## Texto proporcionado
##########
Tres amigos que están locos por el surf. Y los años pasan por encima de ellos como las olas que tantas veces les han engullido. Siempre salieron a flote, de una u otra manera. Con ayuda de los otros, o no. Lo peor fue aquella vez en que tuvieron que ir a tallarse para acudir al frente del Sureste Asiático. Hicieron todo lo posible por librarse, menos uno de ellos. Matt tuvo problemas con el alcohol y, aún así, fue el mejor. Se subía a la tabla de surf con tanta facilidad que parecía que fuese un autobús de lengua sobre el agua. Matt, quizá, era el más guapo. Ese chico con el que toda mujer sueña. Brillante, atractivo, un punto insolente, otro punto rebelde, lo justo en juergas, lo indicado en atrevimiento. Algo que fascinaba con el contrapunto de la botella. Pero aún así, podría ir con la mayor borrachera del océano, pero se subía a la tabla y se acabó. El alcohol se evaporaba. Sólo existía la espuma, el surcador y él.

Jack era el responsable. Quizá era el que se metía en menos líos. Su cabeza siempre estaba sobre los hombros y su risa también era más difícil. Le gustaba subirse a la tabla sobre las olas sólo porque sus amigos lo hacían. Su responsabilidad le llevó a Vietnam y a no fingir una cojera o una locura temporal. Iba y ya está. Tres años allí. Regresó. Y lo primero que hizo fue ir a la playa para surfear. Es el espectador sereno de las proezas de Matt. Es el amigo que siempre te da el punto de vista razonable. Aunque, hay que reconocerlo, a Jack le gustaba la fiesta y, además, tenía una madre que era la misma encarnación de la paciencia.
##########
## Registros de datos
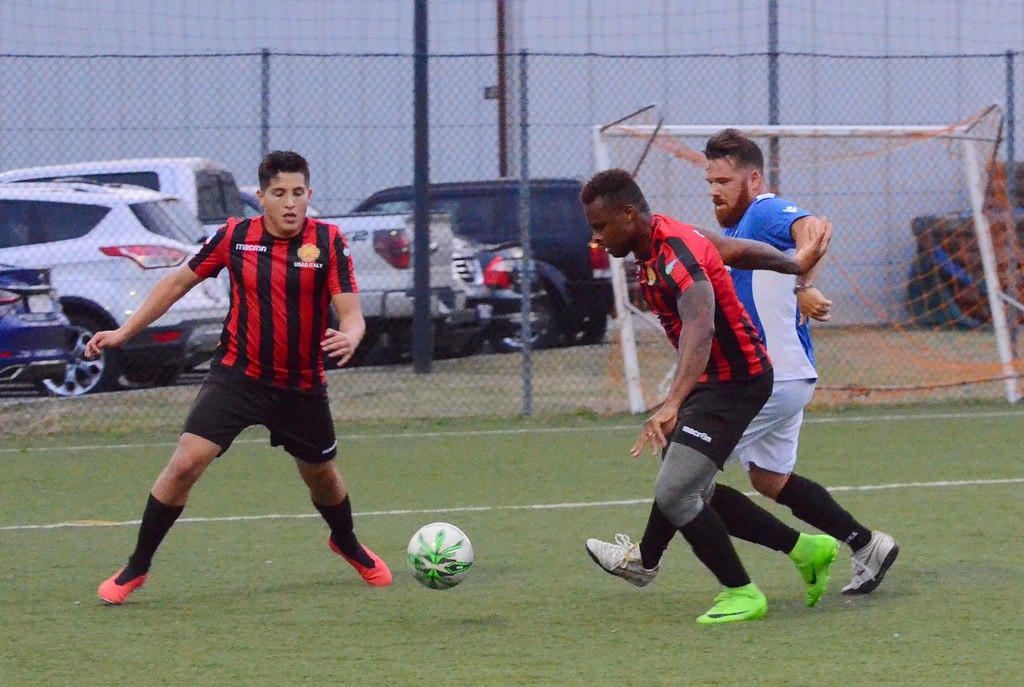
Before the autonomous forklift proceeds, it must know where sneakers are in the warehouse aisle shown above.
[329,539,393,587]
[840,529,900,595]
[98,558,148,605]
[696,584,768,625]
[586,533,659,588]
[787,532,839,610]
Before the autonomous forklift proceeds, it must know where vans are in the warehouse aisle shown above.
[353,178,652,351]
[0,157,243,295]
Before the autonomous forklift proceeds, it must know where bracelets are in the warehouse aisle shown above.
[794,284,813,293]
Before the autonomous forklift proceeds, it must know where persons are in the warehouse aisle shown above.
[584,128,900,595]
[84,150,393,603]
[581,169,840,623]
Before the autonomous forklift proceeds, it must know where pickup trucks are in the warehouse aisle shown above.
[236,184,467,367]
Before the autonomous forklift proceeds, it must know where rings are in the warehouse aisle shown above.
[646,432,655,436]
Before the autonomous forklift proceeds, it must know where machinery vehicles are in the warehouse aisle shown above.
[0,175,231,399]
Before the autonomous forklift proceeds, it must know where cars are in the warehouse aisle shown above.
[459,236,548,356]
[0,263,76,386]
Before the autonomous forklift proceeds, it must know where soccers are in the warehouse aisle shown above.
[406,521,474,591]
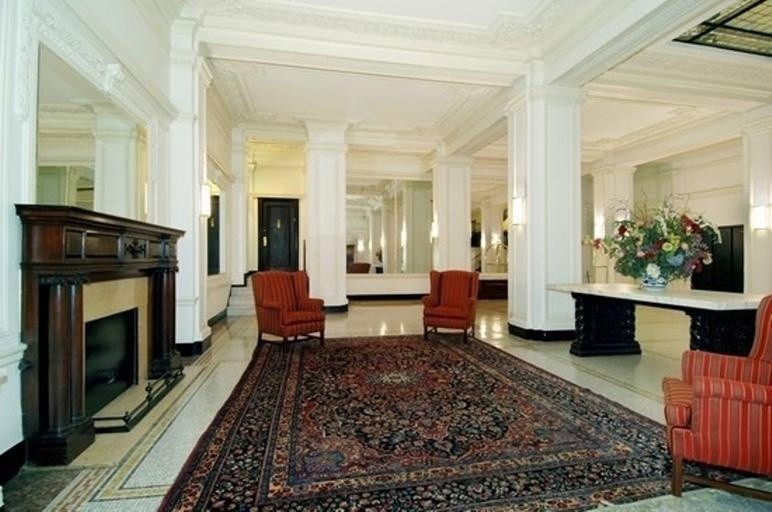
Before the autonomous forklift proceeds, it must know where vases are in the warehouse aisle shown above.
[639,270,669,291]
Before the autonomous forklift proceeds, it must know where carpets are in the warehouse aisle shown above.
[154,331,757,511]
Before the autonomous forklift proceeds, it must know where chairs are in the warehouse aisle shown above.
[251,271,326,354]
[660,293,771,503]
[421,270,479,343]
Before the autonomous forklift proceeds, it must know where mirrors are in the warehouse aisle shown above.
[472,178,507,274]
[344,176,434,275]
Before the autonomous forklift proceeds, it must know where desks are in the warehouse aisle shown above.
[544,282,762,360]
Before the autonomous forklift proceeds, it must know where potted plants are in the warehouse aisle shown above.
[581,186,723,279]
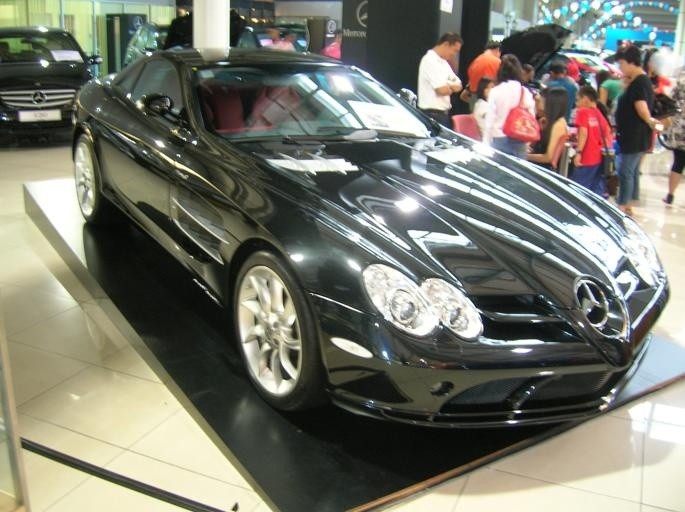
##########
## Ejercicios propuestos
**a)** Reproduzca el fragmento del texto sobre los tres amigos surfistas que va de "Jack era el" a "de la paciencia.", sustituyendo "Vietnam" por "Camboya".
**b)** Retome el texto sobre los tres amigos surfistas y continúelo a partir de su última oración.

## Las respuestas
**a)**
Jack era el responsable. Quizá era el que se metía en menos líos. Su cabeza siempre estaba sobre los hombros y su risa también era más difícil. Le gustaba subirse a la tabla sobre las olas sólo porque sus amigos lo hacían. Su responsabilidad le llevó a Camboya y a no fingir una cojera o una locura temporal. Iba y ya está. Tres años allí. Regresó. Y lo primero que hizo fue ir a la playa para surfear. Es el espectador sereno de las proezas de Matt. Es el amigo que siempre te da el punto de vista razonable. Aunque, hay que reconocerlo, a Jack le gustaba la fiesta y, además, tenía una madre que era la misma encarnación de la paciencia.

**b)**
Leroy era el más irresponsable. Si había una pelea, allí estaba. Si había que beber, se ponía ciego. Si había que ir con chicas, las cogía a pares. Sin embargo, también tenía un profundo sentido de la amistad. Puede que no todo lo que hiciera fuese legal. El dinero fácil también atrae desde las crestas de agua, pero era capaz de tirarlo todo por la borda con tal de estar bien con esos compañeros con los que compartió inquietudes, olas, sonrisas de complicidad y futuros nunca cumplidos.

John Milius dirigió esta película, sencillamente, porque le gustaba el surf. Cuando su anterior película, El viento y el león, se confirmó como un éxito, se sintió con dinero y fuerzas suficientes como para abordar la historia de su pasión. Cuando la película fracasó estrepitosamente, no pudo entender que al público no le interesara algo como el surf que, para él, era mucho más importante que cualquier otra cosa. Si bien es cierto que, en algunos momentos, la película adolece de una continuidad coherente y que, sobre ella, planea un sentimiento de nostalgia hacia una juventud que se aleja de forma implacable, igual que una ola que besa la orilla, la historia sobre la lucha con la vida y el mar de estos personajes acaba por ser un lugar común en la leyenda de todos los que nos acercamos. El gran miércoles  es ese día en el que la Naturaleza brinda crestas de tantos metros que apenas se pueden contar. Estos chicos volaron, cayeron, casi se ahogaron y permanecieron. Y lo hicieron sabiendo que tenían un hermano al lado.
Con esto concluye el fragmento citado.